Many imagine why the Church ended up in Rome since the Scripture talks about the “New Jerusalem” and did not talk about the Church in Rome until the end of the Book of Acts.
Peter, who was the rock on which Jesus built his church, died in Rome and that’s where his successors were. Meanwhile in Jerusalem in 70 AD great persecution made the Church almost completely inactive there until about 130 AD.
The New Jerusalem of Revelation was not a physical place
After the crucifixion, the curtain of the Jewish sanctuary tore into two (Mk 15:37-39, Lk 23:44-46, Mt 27:51). At that point, a transfer of authority happened and we believe that the fledgling Church became the New Israel. Thus, the Catholic Catechism Article 63 explains:
Israel is the priestly people of God, “called by the name of the LORD”, and “the first to hear the word of God”, the people of “elder brethren” in the faith of Abraham.
After the death of Jesus, the Old Testament prophesies about Jerusalem were understood to be God’s people rather than the historic city of Jerusalem. This means that the seat of the Church could be established anywhere on earth. This opened the door for a move to somewhere that would be best for the struggling fledgling Church. This does not mean that there is no historical or spiritual importance to Jerusalem, nor does it deny the fact that the Lord’s promise to the Jewish people is eternal.

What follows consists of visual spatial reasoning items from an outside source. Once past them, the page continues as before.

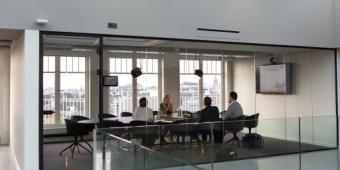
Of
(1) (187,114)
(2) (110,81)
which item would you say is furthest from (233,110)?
(2) (110,81)

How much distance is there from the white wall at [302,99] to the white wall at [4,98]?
6354 mm

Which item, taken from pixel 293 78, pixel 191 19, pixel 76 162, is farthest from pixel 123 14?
pixel 293 78

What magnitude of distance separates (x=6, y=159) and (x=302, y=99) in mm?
7159

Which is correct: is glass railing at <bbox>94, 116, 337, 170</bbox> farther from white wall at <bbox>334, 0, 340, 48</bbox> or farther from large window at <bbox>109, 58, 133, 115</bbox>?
white wall at <bbox>334, 0, 340, 48</bbox>

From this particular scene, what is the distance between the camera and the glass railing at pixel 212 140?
5.62 meters

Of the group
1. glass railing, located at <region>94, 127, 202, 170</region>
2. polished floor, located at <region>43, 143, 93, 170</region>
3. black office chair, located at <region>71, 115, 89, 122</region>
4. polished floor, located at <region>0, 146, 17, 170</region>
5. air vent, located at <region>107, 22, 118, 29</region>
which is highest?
air vent, located at <region>107, 22, 118, 29</region>

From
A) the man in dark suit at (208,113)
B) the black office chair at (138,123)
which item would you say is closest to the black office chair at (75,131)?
the black office chair at (138,123)

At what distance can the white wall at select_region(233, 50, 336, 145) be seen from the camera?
8680 millimetres

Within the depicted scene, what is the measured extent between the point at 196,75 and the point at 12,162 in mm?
4223

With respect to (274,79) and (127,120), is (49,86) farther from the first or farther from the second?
(274,79)

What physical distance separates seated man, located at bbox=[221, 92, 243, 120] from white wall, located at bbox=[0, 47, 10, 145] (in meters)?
6.14

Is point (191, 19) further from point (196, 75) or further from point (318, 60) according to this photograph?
point (318, 60)

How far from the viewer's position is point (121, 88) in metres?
7.23

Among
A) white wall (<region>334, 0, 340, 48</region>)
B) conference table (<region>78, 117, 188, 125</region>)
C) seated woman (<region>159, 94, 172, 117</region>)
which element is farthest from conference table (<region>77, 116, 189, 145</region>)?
white wall (<region>334, 0, 340, 48</region>)
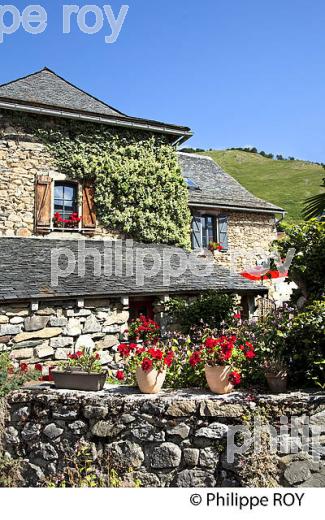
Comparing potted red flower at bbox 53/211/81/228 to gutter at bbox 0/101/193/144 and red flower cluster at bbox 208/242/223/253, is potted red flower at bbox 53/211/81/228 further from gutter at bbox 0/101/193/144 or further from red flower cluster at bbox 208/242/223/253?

Jesus intentions were for the Gospel to be preached throughout the world. Jesus said “make disciples of all peoples” (Mat 28:19) and that could best be accomplished through the communications nerve center of the world, which was Rome. If there weren’t persecutions in Jerusalem it would be questionable how far the Gospel would have traveled. The persecutions forced the apostles outward. We see in the book of Acts a powerful movement to establish the Church in Rome. While James was the Bishop of Jerusalem. That is where the book of Acts finishes. St. Luke states, “This is how we finally came to Rome” (Acts 28:14). Some Evangelicals think the Book of Acts ends too abruptly. They fail to see that the establishment of the Early Church in Rome was the goal and Luke ends his book when this is accomplished. The move to Rome has its historical background dated in the biblical times with reference to the Bible.

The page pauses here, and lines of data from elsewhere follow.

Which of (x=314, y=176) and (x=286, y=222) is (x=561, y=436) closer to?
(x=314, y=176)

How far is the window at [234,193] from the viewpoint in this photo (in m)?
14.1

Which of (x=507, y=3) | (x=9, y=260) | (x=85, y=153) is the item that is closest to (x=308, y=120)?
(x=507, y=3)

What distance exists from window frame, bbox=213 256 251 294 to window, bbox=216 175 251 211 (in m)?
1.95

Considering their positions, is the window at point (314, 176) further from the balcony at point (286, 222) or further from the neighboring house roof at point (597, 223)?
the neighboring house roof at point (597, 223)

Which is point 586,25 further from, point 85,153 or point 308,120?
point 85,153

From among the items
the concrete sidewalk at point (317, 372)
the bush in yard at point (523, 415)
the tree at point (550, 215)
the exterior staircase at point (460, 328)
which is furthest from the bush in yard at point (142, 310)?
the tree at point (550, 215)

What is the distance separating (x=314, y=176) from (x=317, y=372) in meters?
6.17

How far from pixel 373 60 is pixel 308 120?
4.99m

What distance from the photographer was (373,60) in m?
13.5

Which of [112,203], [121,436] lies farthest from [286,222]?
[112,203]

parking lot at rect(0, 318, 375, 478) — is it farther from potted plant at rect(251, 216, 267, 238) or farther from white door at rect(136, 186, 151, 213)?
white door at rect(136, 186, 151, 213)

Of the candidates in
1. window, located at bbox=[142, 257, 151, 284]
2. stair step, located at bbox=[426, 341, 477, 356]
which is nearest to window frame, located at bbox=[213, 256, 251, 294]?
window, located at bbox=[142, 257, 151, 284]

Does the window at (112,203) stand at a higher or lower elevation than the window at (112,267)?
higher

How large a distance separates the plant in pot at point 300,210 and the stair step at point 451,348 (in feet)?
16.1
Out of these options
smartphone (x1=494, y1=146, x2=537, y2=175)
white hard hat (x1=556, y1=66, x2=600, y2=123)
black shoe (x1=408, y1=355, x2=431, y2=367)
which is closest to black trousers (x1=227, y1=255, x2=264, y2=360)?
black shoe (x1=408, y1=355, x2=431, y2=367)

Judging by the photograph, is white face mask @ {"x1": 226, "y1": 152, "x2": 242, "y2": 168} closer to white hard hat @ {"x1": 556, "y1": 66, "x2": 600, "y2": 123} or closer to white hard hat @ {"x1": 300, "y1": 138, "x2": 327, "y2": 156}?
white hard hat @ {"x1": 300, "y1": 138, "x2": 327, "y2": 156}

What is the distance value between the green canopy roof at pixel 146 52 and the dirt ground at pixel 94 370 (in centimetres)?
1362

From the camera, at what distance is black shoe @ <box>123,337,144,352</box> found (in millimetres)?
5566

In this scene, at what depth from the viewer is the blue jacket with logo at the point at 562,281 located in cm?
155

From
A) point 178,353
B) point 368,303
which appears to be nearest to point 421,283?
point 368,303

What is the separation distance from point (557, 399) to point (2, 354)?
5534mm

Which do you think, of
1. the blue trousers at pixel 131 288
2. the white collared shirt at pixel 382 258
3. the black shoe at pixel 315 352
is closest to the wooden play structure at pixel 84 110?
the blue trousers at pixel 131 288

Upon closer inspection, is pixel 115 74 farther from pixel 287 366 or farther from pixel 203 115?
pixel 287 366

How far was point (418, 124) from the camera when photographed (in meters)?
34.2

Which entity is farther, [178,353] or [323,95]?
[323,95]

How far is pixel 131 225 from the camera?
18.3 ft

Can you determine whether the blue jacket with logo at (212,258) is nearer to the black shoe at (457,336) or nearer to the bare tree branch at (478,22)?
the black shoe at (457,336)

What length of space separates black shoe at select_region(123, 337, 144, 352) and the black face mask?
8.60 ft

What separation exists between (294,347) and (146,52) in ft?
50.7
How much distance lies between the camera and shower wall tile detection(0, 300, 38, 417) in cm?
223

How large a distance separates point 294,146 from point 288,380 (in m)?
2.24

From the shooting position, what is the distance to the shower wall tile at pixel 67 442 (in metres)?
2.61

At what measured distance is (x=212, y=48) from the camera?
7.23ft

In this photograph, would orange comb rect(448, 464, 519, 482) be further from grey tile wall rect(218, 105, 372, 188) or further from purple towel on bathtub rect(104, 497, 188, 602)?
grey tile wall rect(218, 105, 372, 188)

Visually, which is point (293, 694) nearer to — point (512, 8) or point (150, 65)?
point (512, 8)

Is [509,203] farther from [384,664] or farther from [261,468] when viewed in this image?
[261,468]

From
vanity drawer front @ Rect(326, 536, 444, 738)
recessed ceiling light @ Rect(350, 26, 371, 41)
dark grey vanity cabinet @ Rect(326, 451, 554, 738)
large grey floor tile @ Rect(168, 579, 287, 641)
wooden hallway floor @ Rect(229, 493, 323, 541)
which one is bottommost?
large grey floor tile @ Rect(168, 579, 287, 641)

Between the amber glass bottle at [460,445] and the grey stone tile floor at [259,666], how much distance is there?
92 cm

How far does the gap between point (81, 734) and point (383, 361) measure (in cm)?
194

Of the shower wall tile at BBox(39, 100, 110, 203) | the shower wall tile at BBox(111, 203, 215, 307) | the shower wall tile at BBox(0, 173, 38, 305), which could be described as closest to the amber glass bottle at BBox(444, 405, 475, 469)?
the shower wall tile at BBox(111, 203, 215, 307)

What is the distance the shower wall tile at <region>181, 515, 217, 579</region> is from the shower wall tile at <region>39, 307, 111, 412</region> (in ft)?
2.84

The sense in Moving the Church to Rome from Jerusalem
From a clear perspective, we can’t possibly imagine how the Church could have survived with the Pope in Jerusalem. Jerusalem has been in a constant state of chaos and has been conquered many times. Jerusalem was under Islamic rule for many centuries since the time of Christ. We can imagine the fate of the seat of the Vicar of Christ (the Pope) under Islamic rule. It would have been a disaster. Yes, Rome was sacked in 410, 455, and 546 AD by the Germanic tribes, and again in 1527 by the Holy Roman Emperor Charles V, but this is still nothing compared to the constant turmoil of Jerusalem. Catholics believe God knew exactly what he was doing when he moved the seat of the Church to Rome away from the middle east during the first generation after Christ.